Unfortunately for him, he'd never make number eight.

His usual technique, the one with both the best results and the best defense if needed, was to find a tightly packed group of women and then to slowly move among them toward some imaginary destination, rubbing this breast or that buttock. Most of all, Zirpoli liked redheads. Particularly redheads in sweaters, just like that redhead standing over there.

Zirpoli was smitten.

He stepped back a pace or two — a very difficult maneuver given the number of people now cramming Robson Square — and approached her from behind. With force he bumped into her back, a squeaky-voiced "oops, sorry," escaping from his lips as both his hands circled her front to close on the mounds of her breasts. The woman lost her balance and pitched forward, her buttocks rubbing the man's groin as she went down on one knee.

' 'Kill the pigs! Kill the pigs!'' The crowd took up the chant again.

Zirpoli didn't notice. He was in ecstasy, his penis hard in his pants, his hands refusing to let go of the redhead in his grasp — refusing, that is, until the woman next to the two of them, who had had too much to drink at lunch and was caught up in the mood of the moment, bent down and removed her high-heeled shoe, also a difficult maneuver given the pack of the crowd, and screaming out "Kill the pigs!" herself, drove the spiked heel full force into Zirpoli's left eye.

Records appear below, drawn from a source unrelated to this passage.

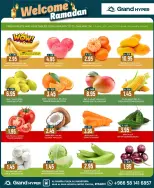 الانتقال إلى الصفحة 2 من 40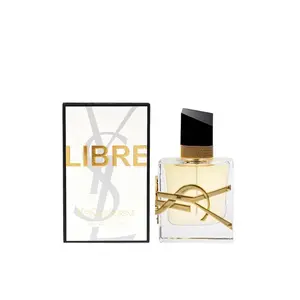 Yves Saint Laurent Libre EDP 30 ml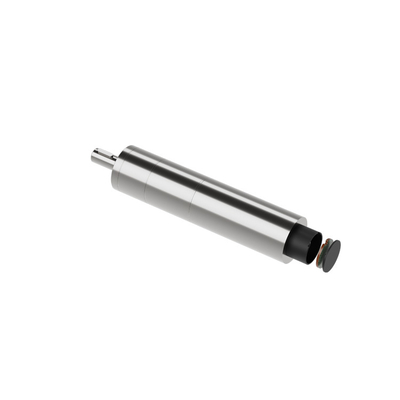 32mm 直径 ISO14001 高トルク 12V DC エンコーダー付き 惑星 BLDC モーター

His scream literally seemed to shatter the brittle autumn air.

As blood in a spurt mixed with ocular fluid fountained out from his mangled face, the Italian was mobbed and clawed and kicked even after he was dead.

An impact seemed to radiate out from the point of violence to the very edge of the crowd. Push turned to shove as people craned to see what was going on.

Then all hell appeared to break loose as order disintegrated.

And that was the moment that Sergeant Scott Barthelme ordered his Vancouver Police Mounted Squad in full riot gear to charge the crowd.

The squad hit the square at a gallop.

Within seconds the center and heart of the city was filled with cries of agony, the clatter of horse-hooves on stone, shouts and obscene hollers and the sound of wood on bone.

One woman, screaming, "No more violence!" pulled a policeman from his horse and kicked him in the groin. Four seconds later a riot club took out all her front teeth.

It was not until 4:30 p.m. that the Battle of Robson Square ended. And even then the police were kept busy galloping up and down the stairs of the open concourse, flushing out the remnants of those women not in the hospital, in jail or dispersed and fleeing throughout the city.

5:20 p.m.

They say that a man with virility problems will often reach for a gun.

If this is true then recent statistics tell us quite a lot. For in 1980 the comparative figures for handgun deaths within a number of countries were as follows: Japan, 48; Great Britain, 8; Canada, 52; Israel, 58; Sweden, 21; West Germany, 42; United States, 10,728.